> Work instructions: Return the full listing unchanged, excluding any images it contains.

> Recorded data:
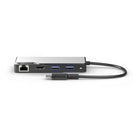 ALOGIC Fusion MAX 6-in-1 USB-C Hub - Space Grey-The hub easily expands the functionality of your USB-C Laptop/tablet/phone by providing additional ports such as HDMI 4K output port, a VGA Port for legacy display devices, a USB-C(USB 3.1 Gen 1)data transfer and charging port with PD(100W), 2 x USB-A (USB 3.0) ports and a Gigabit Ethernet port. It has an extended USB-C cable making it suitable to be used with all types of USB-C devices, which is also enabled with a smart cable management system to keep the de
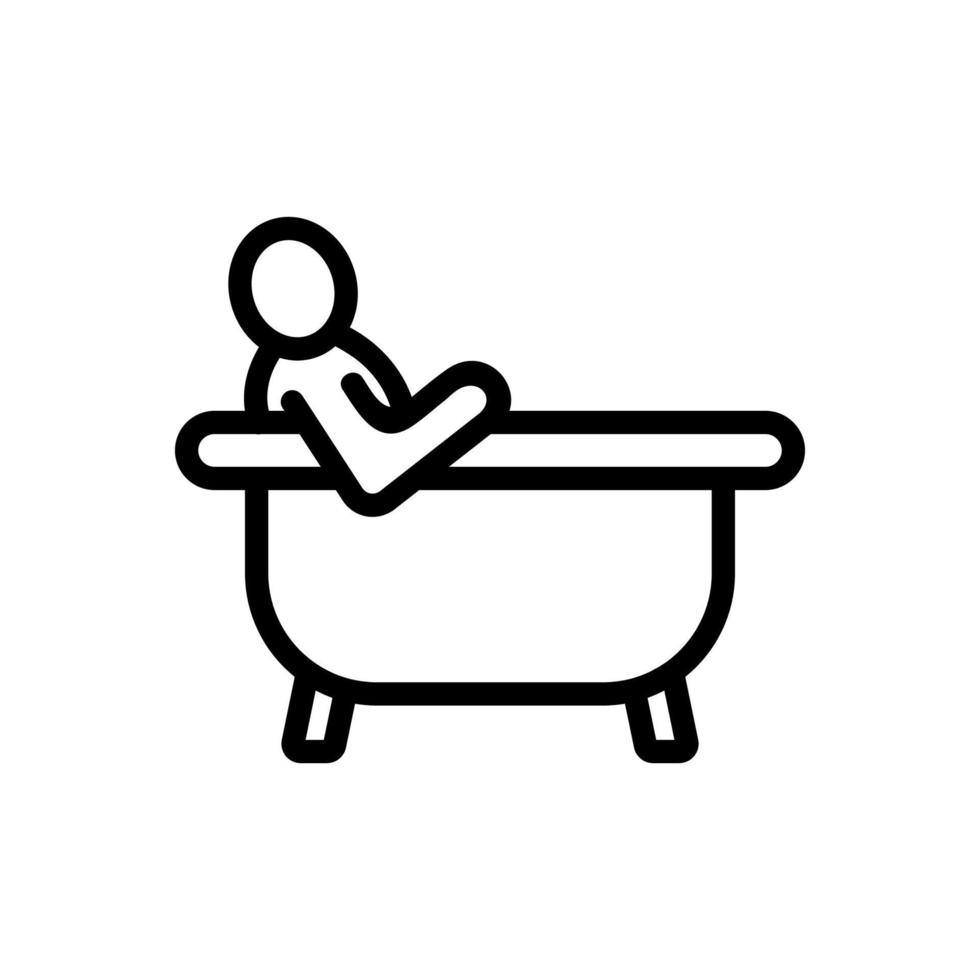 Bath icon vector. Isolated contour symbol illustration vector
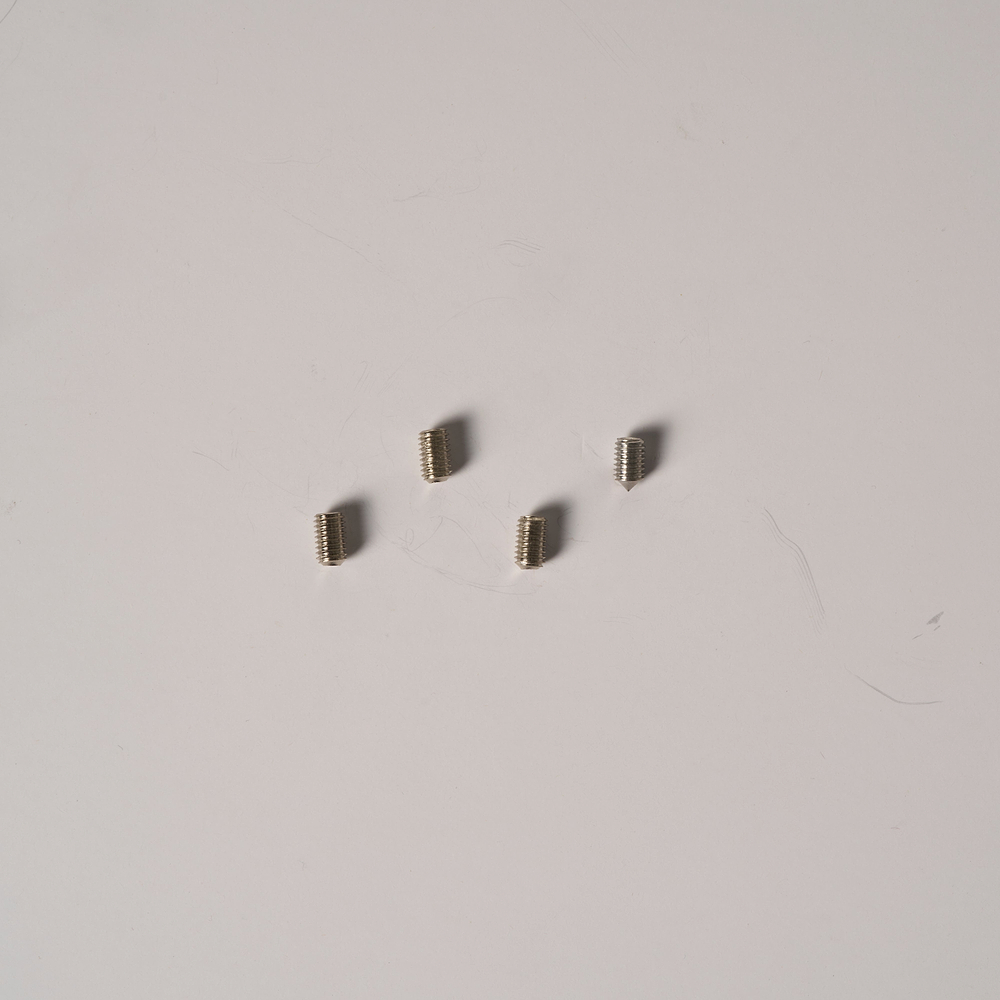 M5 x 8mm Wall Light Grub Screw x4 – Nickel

> Problem solution:
 ALOGIC Fusion MAX 6-in-1 USB-C Hub - Space Grey-The hub easily expands the functionality of your USB-C Laptop/tablet/phone by providing additional ports such as HDMI 4K output port, a VGA Port for legacy display devices, a USB-C(USB 3.1 Gen 1)data transfer and charging port with PD(100W), 2 x USB-A (USB 3.0) ports and a Gigabit Ethernet port. It has an extended USB-C cable making it suitable to be used with all types of USB-C devices, which is also enabled with a smart cable management system to keep the de
 Bath icon vector. Isolated contour symbol illustration vector
 M5 x 8mm Wall Light Grub Screw x4 – Nickel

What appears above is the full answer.